Christian faith isn’t just an accessory that one can use to augment his or her life. It isn’t just a truth that gives someone personal meaning. Jesus is the meaning and the giver of it. He gives us our being and our mission. In Him, we find it all. And that radical process of creating the alternative isn’t something we do alone. Rather, it is only something that we can do together.

In this age of power and progress, the best that citizens of this world can hope for is empowering a new moral elite. Whether Roman Christian or Islam in the Middle Ages, or Marxist dictatorships and Capitalism democratic oligarchies, if we put our hope in the government, we are still submitting ourselves to power structures that will inevitably fail to satisfy us.
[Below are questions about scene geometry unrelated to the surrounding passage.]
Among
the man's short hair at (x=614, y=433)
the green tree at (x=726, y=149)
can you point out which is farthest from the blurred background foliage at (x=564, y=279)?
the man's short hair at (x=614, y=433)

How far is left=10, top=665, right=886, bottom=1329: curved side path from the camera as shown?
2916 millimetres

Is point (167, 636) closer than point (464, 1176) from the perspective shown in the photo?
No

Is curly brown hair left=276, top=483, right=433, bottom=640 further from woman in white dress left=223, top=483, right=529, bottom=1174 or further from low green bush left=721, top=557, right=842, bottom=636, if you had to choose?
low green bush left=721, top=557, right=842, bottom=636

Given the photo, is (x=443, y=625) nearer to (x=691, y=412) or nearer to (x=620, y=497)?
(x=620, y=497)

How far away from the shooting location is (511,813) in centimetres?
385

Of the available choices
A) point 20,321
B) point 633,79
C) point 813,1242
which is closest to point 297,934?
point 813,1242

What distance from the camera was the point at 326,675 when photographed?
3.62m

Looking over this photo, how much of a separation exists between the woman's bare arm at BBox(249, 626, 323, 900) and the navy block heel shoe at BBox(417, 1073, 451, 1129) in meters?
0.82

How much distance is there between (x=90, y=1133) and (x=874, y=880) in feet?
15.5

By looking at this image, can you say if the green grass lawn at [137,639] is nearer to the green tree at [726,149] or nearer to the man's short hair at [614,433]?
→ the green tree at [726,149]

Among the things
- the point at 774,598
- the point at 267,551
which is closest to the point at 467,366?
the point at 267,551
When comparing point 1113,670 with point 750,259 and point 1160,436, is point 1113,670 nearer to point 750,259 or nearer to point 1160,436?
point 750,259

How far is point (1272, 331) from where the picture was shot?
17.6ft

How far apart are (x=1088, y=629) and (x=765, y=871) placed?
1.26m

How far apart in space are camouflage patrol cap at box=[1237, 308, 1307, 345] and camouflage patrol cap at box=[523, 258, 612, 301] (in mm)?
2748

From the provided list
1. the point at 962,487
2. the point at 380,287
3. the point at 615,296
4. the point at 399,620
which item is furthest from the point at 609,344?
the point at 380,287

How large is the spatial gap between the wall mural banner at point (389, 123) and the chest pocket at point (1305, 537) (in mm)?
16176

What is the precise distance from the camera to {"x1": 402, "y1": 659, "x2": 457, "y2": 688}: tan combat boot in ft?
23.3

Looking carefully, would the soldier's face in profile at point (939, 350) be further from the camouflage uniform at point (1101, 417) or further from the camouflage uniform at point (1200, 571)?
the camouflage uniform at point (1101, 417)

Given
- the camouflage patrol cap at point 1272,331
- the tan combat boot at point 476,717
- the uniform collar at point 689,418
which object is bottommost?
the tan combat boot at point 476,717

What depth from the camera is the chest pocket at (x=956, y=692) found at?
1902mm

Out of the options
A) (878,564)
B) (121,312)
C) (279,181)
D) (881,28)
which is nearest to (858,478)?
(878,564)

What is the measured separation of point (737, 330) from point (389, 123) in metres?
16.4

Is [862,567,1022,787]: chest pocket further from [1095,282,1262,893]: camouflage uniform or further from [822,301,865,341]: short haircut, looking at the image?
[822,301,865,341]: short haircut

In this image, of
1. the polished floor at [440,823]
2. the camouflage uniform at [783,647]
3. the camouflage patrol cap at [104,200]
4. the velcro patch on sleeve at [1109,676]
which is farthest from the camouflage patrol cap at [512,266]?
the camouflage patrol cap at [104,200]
Our satisfaction is in the Lord and his mission.

Through history, committed Christians have been doing this very thing, creating the alternative. The early church, the desert fathers, the Saints of Europe, the Reformers (and especially the Radical ones), the Revivalists have been expressing something different from the mainstream. Circle of Hope, too, has been doing that for twenty years! And it was evident this weekend at our Council meeting, in particular, let me just say! We aren’t just satisfied with the great things we’ve done over the last twenty years, but are looking to what the Spirit wants us to do next.

Rather than selecting between Hillary, Trump, Bernie, Stein, or Johnson, we have another way of doing it. This weekend, James Dobson told us that Donald Trump is now a “baby Christian.” Some outlets were emphasizing Hillary’s Methodism. The state knows that Christians are a different sort of people and now they are organizing their candidates in a way that reflects that. I’m glad they are Christians, but I’m even more glad I am doing something else.

I hope you will join us! Even our process of discerning what that alternative is and what God has given us to do is a radical alternative to the dissatisfying way of the world. We listened to each other, engaged in dialogue, sought consensus and mutuality, and finally affirmed our Map. It’s a guiding document, influenced by all of us and, I believe, blessed by the Spirit to attest to the power of Jesus and his life, death, and resurrection.

We have big plans. We want to express to the whole region that we are continuing to follow Jesus in an era where it is not so easy. In a region that’s increasingly becoming less Christian, where our children are under attack, where the one percent enslaves us, and where technology blurs the image of God, Circle of Hope is doing something different.

We are planting a new congregation in the Northwest. We are hoping to communicate our story more vividly. We want to help people all over the region who need resources through our mutuality fund. We want to discern the theology of technology. We want to answer the questions that new advances are rapidly bringing up. It is an exciting time for us and it is a great time to join what we are doing. If the ways of the world are disillusioning you, if you are afraid for your family, if you are longing for safety and a Savior, I think we may have exactly what you are looking for.